EXERCISE:
Where the line containing "class: Aves" appears in the records below, begin there and write out each line exactly until the last one, and nothing more.
"""
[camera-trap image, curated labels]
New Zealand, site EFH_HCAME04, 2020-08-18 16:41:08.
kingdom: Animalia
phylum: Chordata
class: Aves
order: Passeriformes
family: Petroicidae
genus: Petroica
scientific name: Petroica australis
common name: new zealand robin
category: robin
"""
EXPECTED ANSWER:
class: Aves
order: Passeriformes
family: Petroicidae
genus: Petroica
scientific name: Petroica australis
common name: new zealand robin
category: robin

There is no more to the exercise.